Tuesday, May 06, 2014

Spring

I come home from work.  Is anybody home? 

I hear noise from the back, so I go to the far end of the house.  I see my lovely wife and Owen through the windows.  She points to me and asks him who is home.  He sees me and smiles.  He is wearing his red spring jacket and his bright red plastic Cars sunglasses, fine blonde hair short and spiky and soft, like Calvin from the comics come to life.

I collect my fleece and slip-ons and go out onto the deck in the back yard.  My lovely wife has been blowing bubbles for him.  He points at them and asks for more.  "Bubbles!"  There aren't going to be any more, not today, and he's disappointed, but it's hard to worry about that for long when it's a clear spring day and you're out on the deck and you can do anything.

My lovely wife tells me about their day as she unbundles the patio furniture.  It's nothing special, our patio furniture, but it's good enough.  It'll do for now.  I follow Owen around as he walks around the deck, peering at the wood boards that compose it, inspecting the pool, pausing to step carefully onto the rope that had bound tarps around the furniture.  I touch the cover on the pool and he does the same with his tiny hand, measured, careful.

He sees a leaf stuck between the floorboards and is worried.  He was frightened by a tangle of sticks that all moved together like a tangle of sticks do when he tried to push through them.  It seems that leafs are in the same distrusted category.  He'll grow out of it.

I sit down on the steps leading to the pool, still wrapped up from winter. 

Owen walks over to the steps, carefully turns, and sets his bum down beside me.  He doesn't look at me, playing it cool, watching the wind in the trees, but after a moment he shifts himself over a little closer.  Sitting with daddy.

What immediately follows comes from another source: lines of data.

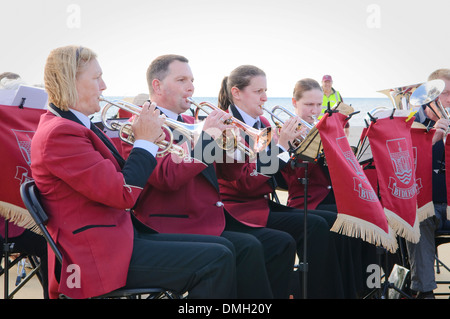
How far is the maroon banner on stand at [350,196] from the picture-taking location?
3.01 meters

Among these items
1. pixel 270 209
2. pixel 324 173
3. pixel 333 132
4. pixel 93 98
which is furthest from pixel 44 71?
pixel 324 173

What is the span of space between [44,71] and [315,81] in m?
2.80

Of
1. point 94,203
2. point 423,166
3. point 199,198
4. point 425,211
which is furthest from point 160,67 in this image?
point 425,211

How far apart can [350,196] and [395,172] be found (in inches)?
25.0

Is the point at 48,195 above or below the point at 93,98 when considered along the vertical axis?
below

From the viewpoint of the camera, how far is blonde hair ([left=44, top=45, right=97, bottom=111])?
238 centimetres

This moment is never going to come again.  He's going as fast as he can, figuring out the world, turning into whoever he's going to be.  Summer is going to come, and his second birthday, and then other seasons, other years.  He's going to have his own life and his own worries and I'm going to lose him.

But right now, in this moment, we sit together on the step in the cool spring breeze.